What is expected: Search the records for "automated". Copy every line where it appears.
+ + + + +
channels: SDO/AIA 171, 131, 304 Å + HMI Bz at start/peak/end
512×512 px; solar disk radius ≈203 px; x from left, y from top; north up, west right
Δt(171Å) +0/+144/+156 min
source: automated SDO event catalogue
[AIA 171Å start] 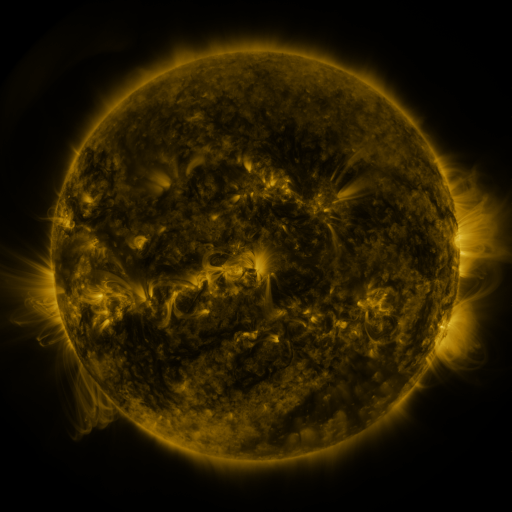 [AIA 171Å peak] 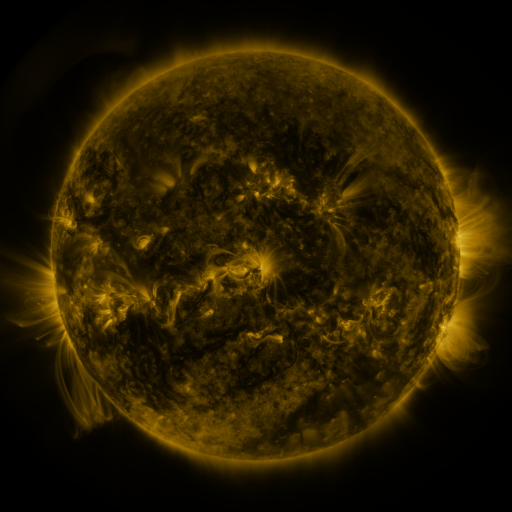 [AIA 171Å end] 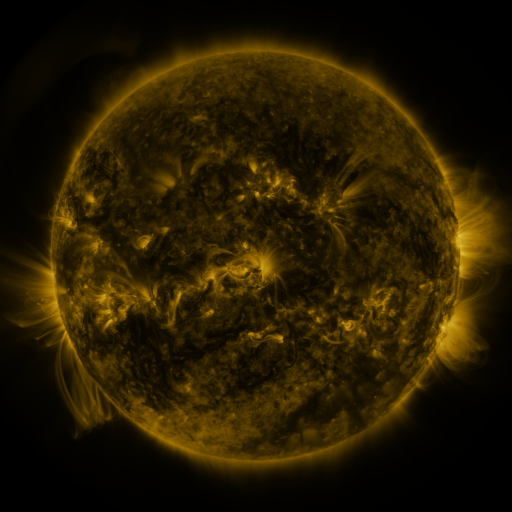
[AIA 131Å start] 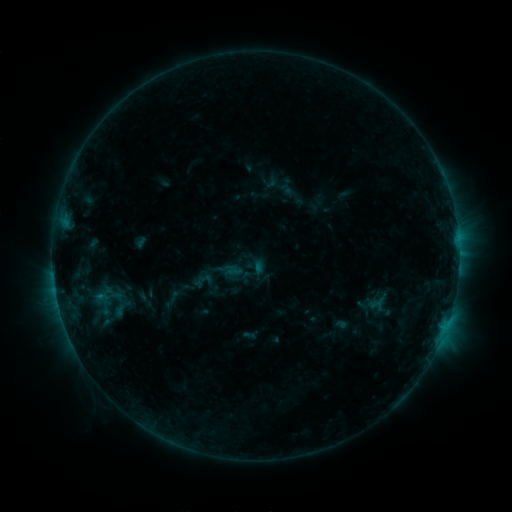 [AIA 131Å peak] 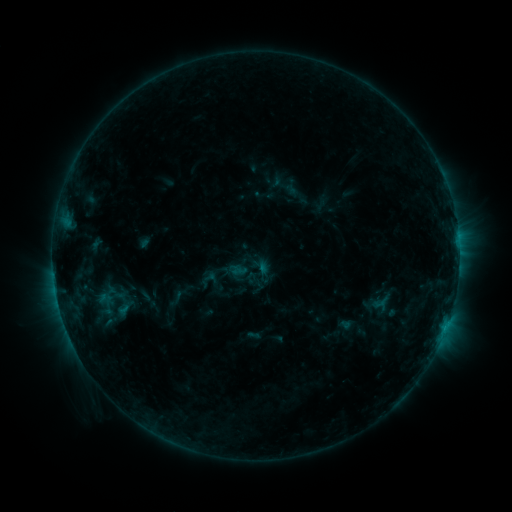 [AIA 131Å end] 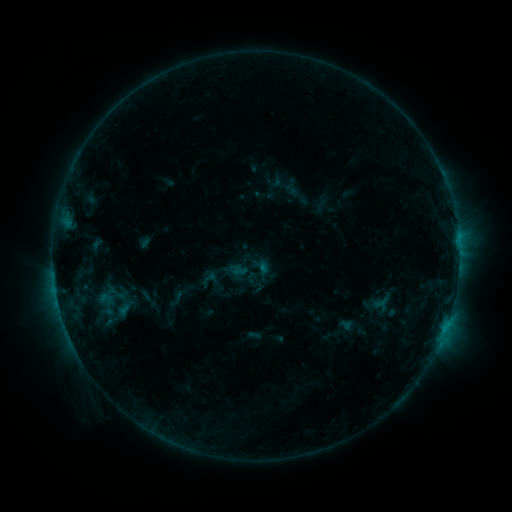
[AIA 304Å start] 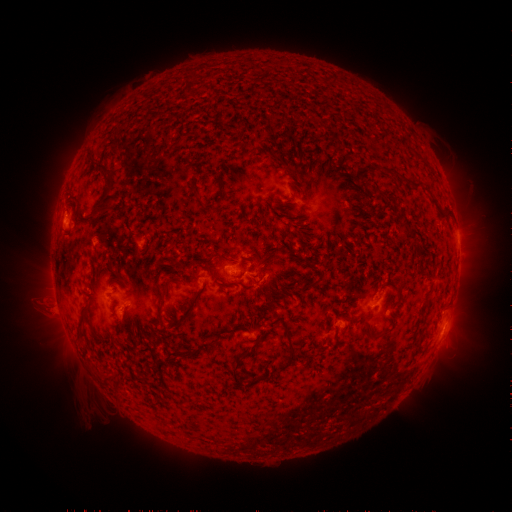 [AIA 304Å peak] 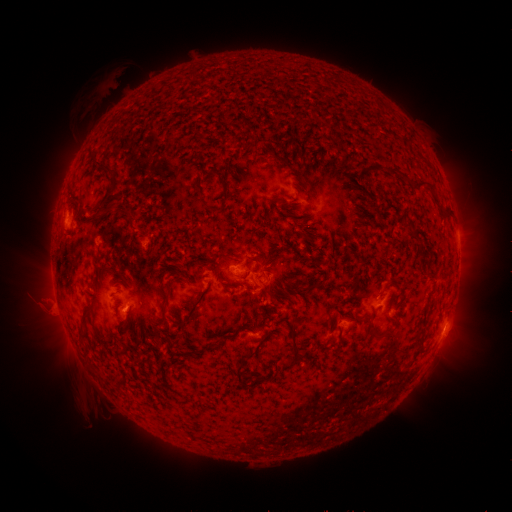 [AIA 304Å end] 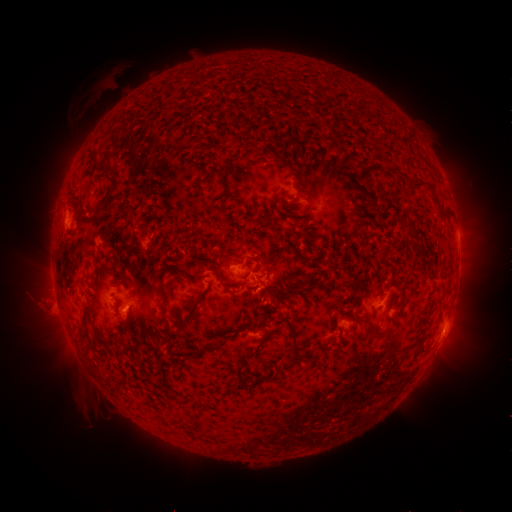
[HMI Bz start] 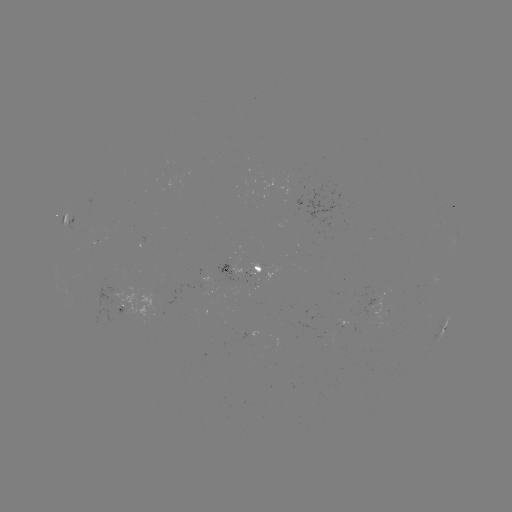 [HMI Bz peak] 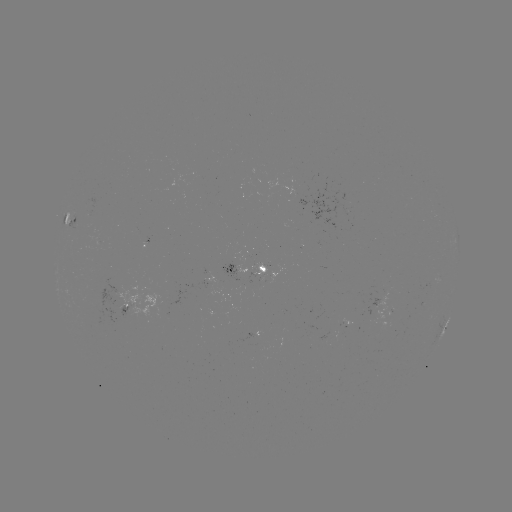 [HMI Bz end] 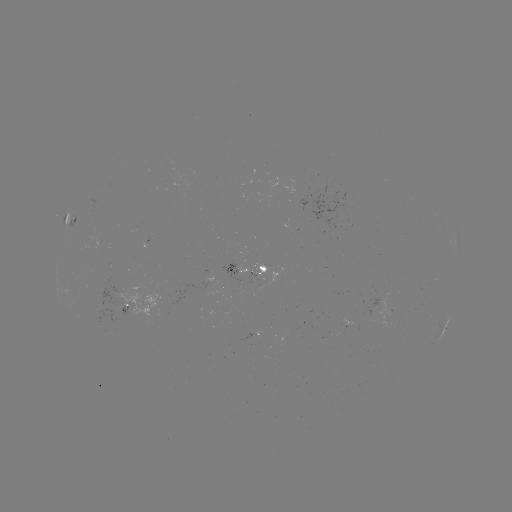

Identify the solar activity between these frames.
emerging-flux region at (122, 309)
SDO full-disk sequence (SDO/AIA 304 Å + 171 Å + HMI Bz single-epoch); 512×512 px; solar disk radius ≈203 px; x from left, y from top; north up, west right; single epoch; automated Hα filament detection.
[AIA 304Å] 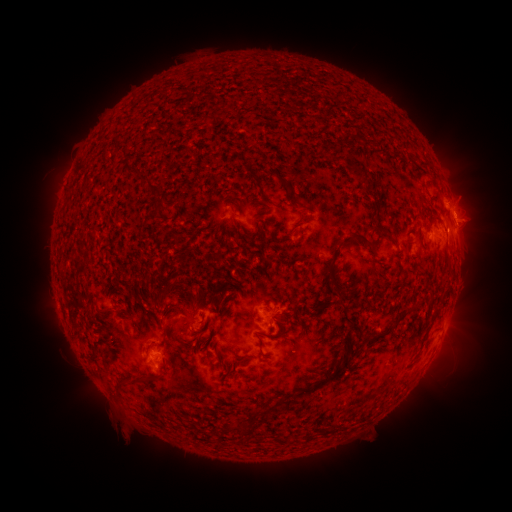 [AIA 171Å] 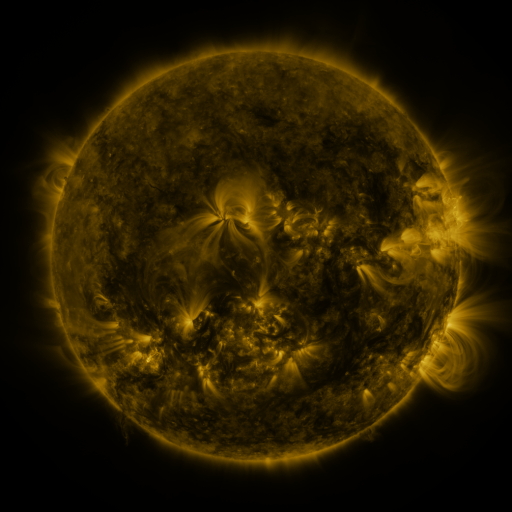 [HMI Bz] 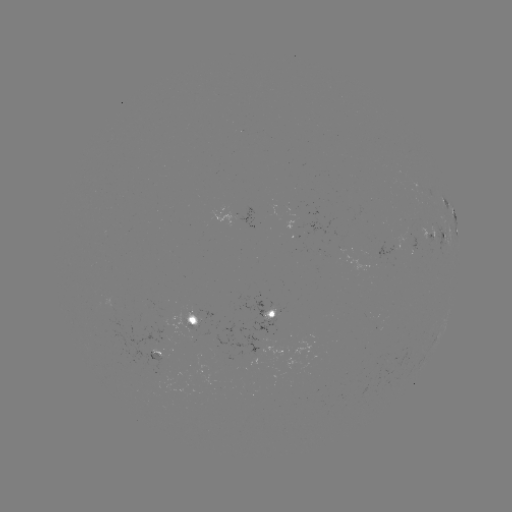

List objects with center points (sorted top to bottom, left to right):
+ + + + +
Your response:
source: automated SDO event catalogue
SDO full-disk sequence (SDO/AIA 304 Å + 171 Å + HMI Bz single-epoch); 512×512 px; solar disk radius ≈203 px; x from left, y from top; north up, west right; single epoch; automated Hα filament detection.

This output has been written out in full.